For people living with inflammatory bowel disease (IBD), flare-ups often feel sudden and unpredictable. New research suggests warning signs may appear much earlier, and everyday diet could play a role for some patients.
A large study from the University of Edinburgh, published in Gut, found that elevated gut inflammation detected through routine stool tests strongly predicted future disease flares, even when people reported feeling well. The findings suggest that combining these tests with dietary information could help clinicians identify patients at higher risk of relapse and intervene sooner.
IBD, which includes Crohn’s disease and ulcerative colitis, affects nearly 1% of the UK population. Many people experience long periods of remission followed by painful and disruptive flares that can require medication changes or hospital care. While patients frequently ask whether diet influences these flares, high-quality evidence has been limited.
To better understand the relationship, researchers led the PREdiCCt study, which followed 2,629 adults with IBD who were in remission at enrollment. Participants were recruited from 47 NHS centers between 2016 and 2020 and followed for a median of four years.
At the start of the study, participants completed a detailed food-frequency questionnaire and underwent clinical testing, including a stool test measuring fecal calprotectin, a marker of gut inflammation. They then reported symptoms monthly while researchers tracked both symptom-based flares and objectively confirmed flares that required treatment escalation.
Fecal calprotectin emerged as a strong early warning signal. Higher levels at baseline were associated with a substantially greater risk of future flares, even among people who felt well at the time of testing. In ulcerative colitis, the likelihood of an objective flare within two years rose from about 11% in people with low calprotectin levels to 34% among those with high levels.

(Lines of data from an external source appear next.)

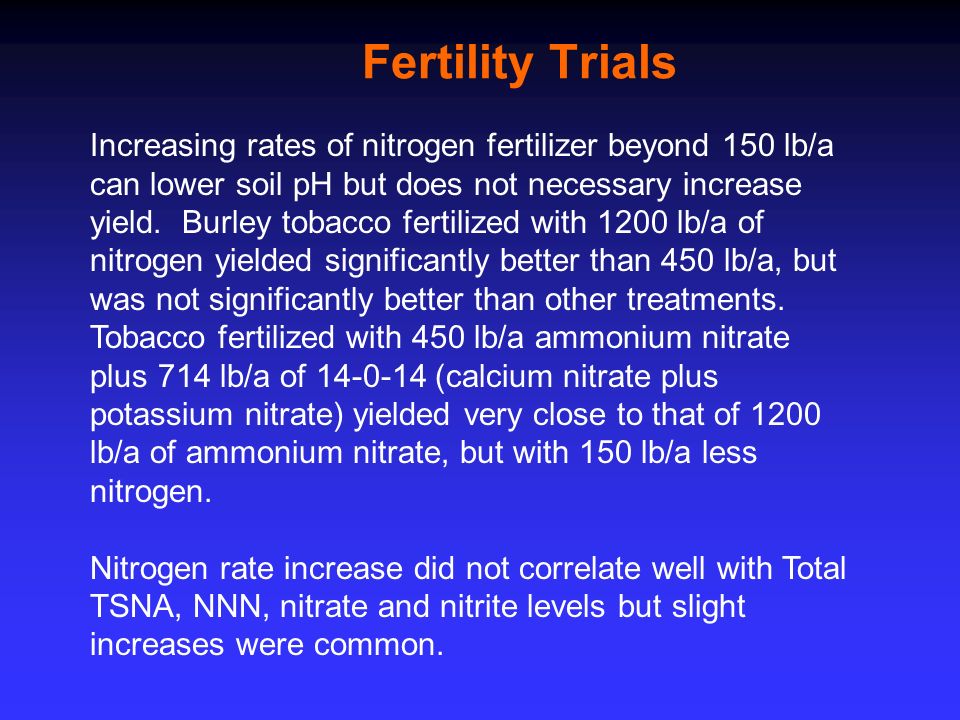 Fertility Trials

Increasing rates of nitrogen fertilizer beyond 150 lb/a can lower soil pH but does not necessary increase yield. Burley tobacco fertilized with 1200 lb/a of nitrogen yielded significantly better than 450 lb/a, but was not significantly better than other treatments. Tobacco fertilized with 450 lb/a ammonium nitrate plus 714 lb/a of 14-0-14 (calcium nitrate plus potassium nitrate) yielded very close to that of 1200 lb/a of ammonium nitrate, but with 150 lb/a less nitrogen.

Nitrogen rate increase did not correlate well with Total TSNA, NNN, nitrate and nitrite levels but slight increases were common.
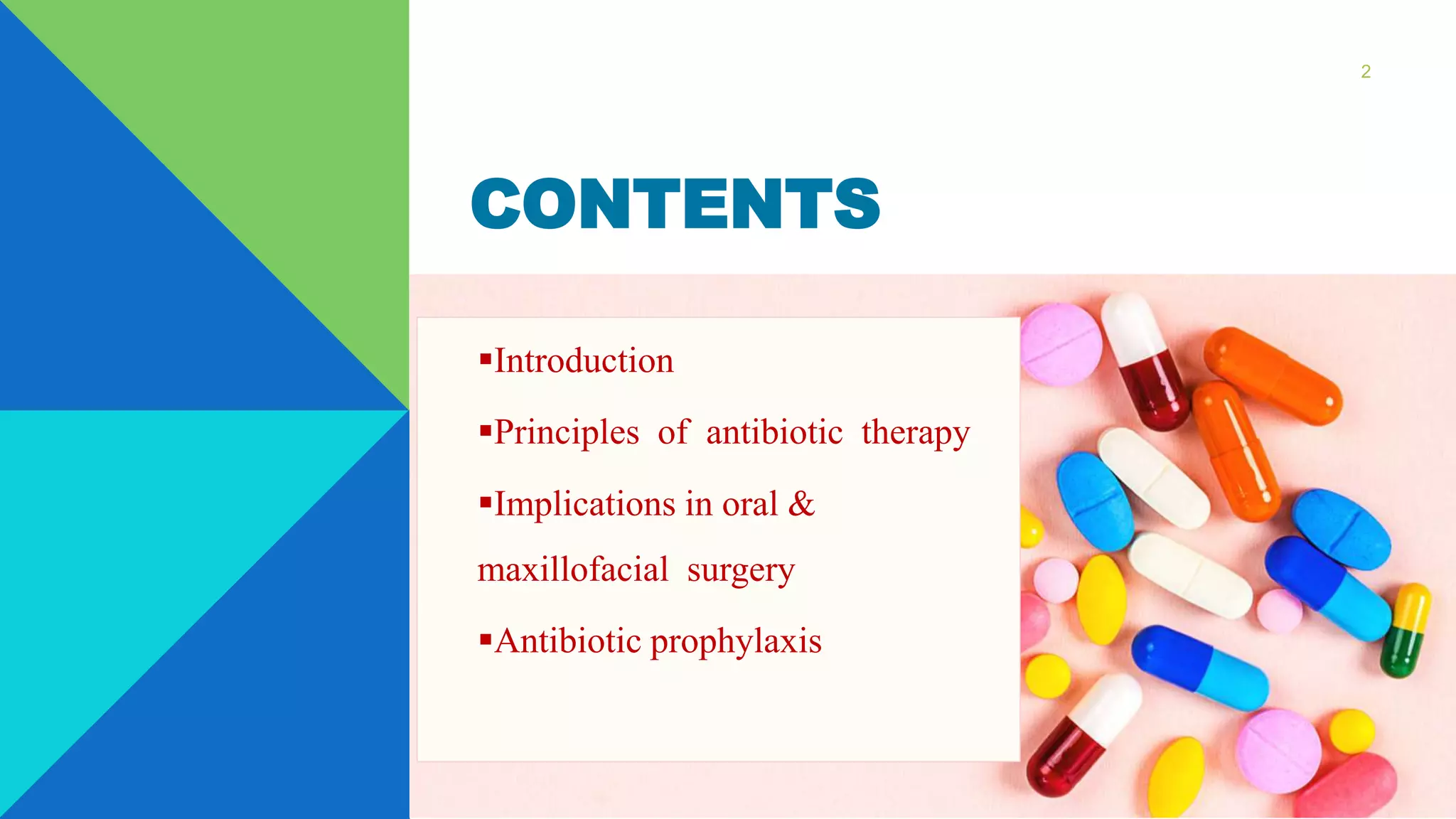 2

CONTENTS

▪Introduction

▪Principles of antibiotic therapy

▪Implications in oral & maxillofacial surgery

▪Antibiotic prophylaxis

The study also identified a dietary signal specific to ulcerative colitis. Participants who reported the highest meat consumption had roughly double the risk of an objective flare compared with those who consumed the least. This association was not observed in Crohn’s disease. Researchers found no consistent links between flare risk and fiber intake, ultraprocessed food consumption, polyunsaturated fats or alcohol.
Because the study was observational, it cannot establish that meat intake directly causes flares. The authors emphasize that the findings should be viewed as a starting point for future clinical trials rather than dietary prescriptions.
“This major study is the first of its kind to properly track the relationship between habitual diet and disease flares in such a large, prospective way,” said Charlie Lees, professor of gastroenterology at the University of Edinburgh. “Our results provide a new framework for management: using objective biomarkers to catch subclinical inflammation early and identifying specific dietary factors that may help prevent debilitating relapses.”
The findings suggest that routine inflammation monitoring, already used in NHS care, could play a larger role in personalizing IBD management. Rather than relying solely on symptoms, clinicians may be able to identify rising risk earlier and tailor treatment or dietary guidance accordingly.
Research support for this study came from UK Research and Innovation, the Scottish Government’s Chief Scientist Office and Cure Crohn’s Colitis.